Compared to the ARM11, the Cortex-A8 is a dual-issue superscalar design, achieving roughly twice the instructions per cycle. The Cortex-A8 was the first Cortex design to be adopted on a large scale in consumer devices.


The 13-stage in-order Cortex-A8 had a claimed 2.0 DMIPS/MHz but ARM returned to a more practical 8-stage in-order Cortex-A7 design with only a claimed 1.9 DMIPS/MHz, likely due to deeper in-order RISC pipelines having more and longer stalls which reduce general purpose performance. Cesare Di Mauro writes the following about the comparison between the Cortex-A8 and early OoO ARM cores with a 2-way in-order x86 Atom core.

https://www.appuntidigitali.it/21667/nex64t-8-comparison-with-other-architectures/ Quote:



As can be seen, an older Atom (x86/x64) that has a two-way in-order pipeline obliterates the A8 (ARM, also two-way in-order), disintegrates even the A9 (ARM, two-way out-of-order), and even manages to be competitive with the A15 (ARM, three-way out-of-order)!

The reasons are given in the conclusion of the article, from which I extract the relevant part (relative to a benchmark that was investigated. But similar situations are common with L/S ISAs):

The Cortex processors execute dramatically more instructions for the same results.


The "two-way in-order pipeline" Atom obliterated everything ARM had at the time including a 3-way OoO Cortex-A15 where Cortex-A72 is also 3-way OoO. The 68060 has a "two-way in-order pipeline" like the in-order Atom but is lower power and not modernized. ARM cores were anemic and the lower power cores today are not much better. On small footprint hardware like the RPi which we are talking about, "function inlining and loop unrolling" is often avoided to improve code density.

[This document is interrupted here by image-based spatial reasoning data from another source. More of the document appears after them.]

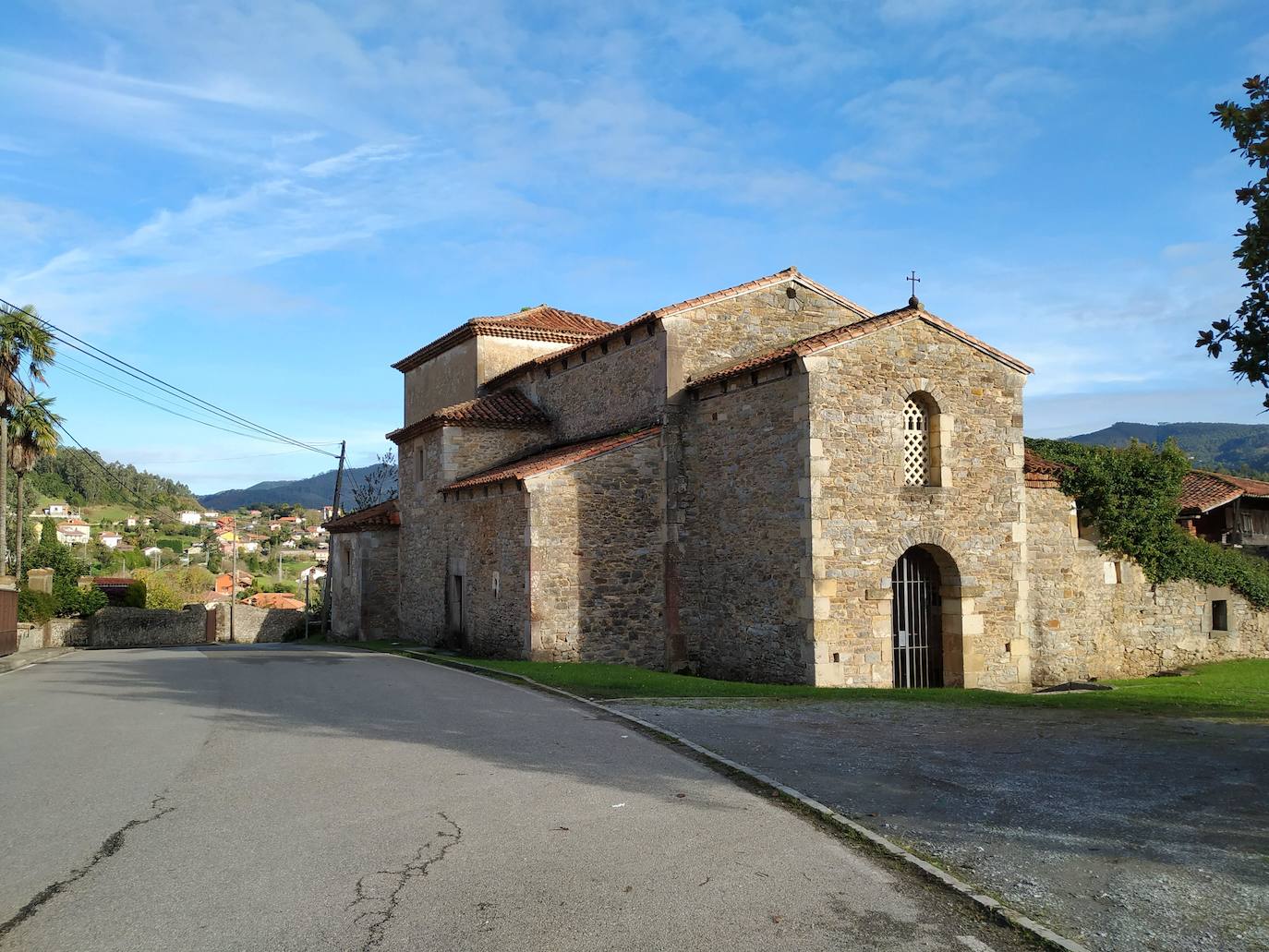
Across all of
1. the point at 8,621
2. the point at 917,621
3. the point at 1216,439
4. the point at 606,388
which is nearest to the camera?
the point at 917,621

Profile Guided Selection of ARM and Thumb Instructions
https://www2.cs.arizona.edu/~arvind/papers/lctes02.pdf Quote:

Optimizing compiler

The compiler we used in this work is the gcc compiler which was built to create a version that supports generation of mixed ARM and Thumb code. Specifically we use the xscale-elf-gcc compiler version 2.9-xscale. Each module in the application can be compiled into either Thumb code or ARM code. The transitions between the modes at function boundaries are also taken care of by the compiler. From the above perspective, the libraries are treated as a single module, that is, either they are compiled into ARM code or completely into Thumb code. All programs were compiled at -O2 level of optimization. We did not use -O3 because at that level of optimization function inlining and loop unrolling is enabled. Clearly since the code size is an important concern for embedded systems, we did not want to enable function inlining and loop unrolling.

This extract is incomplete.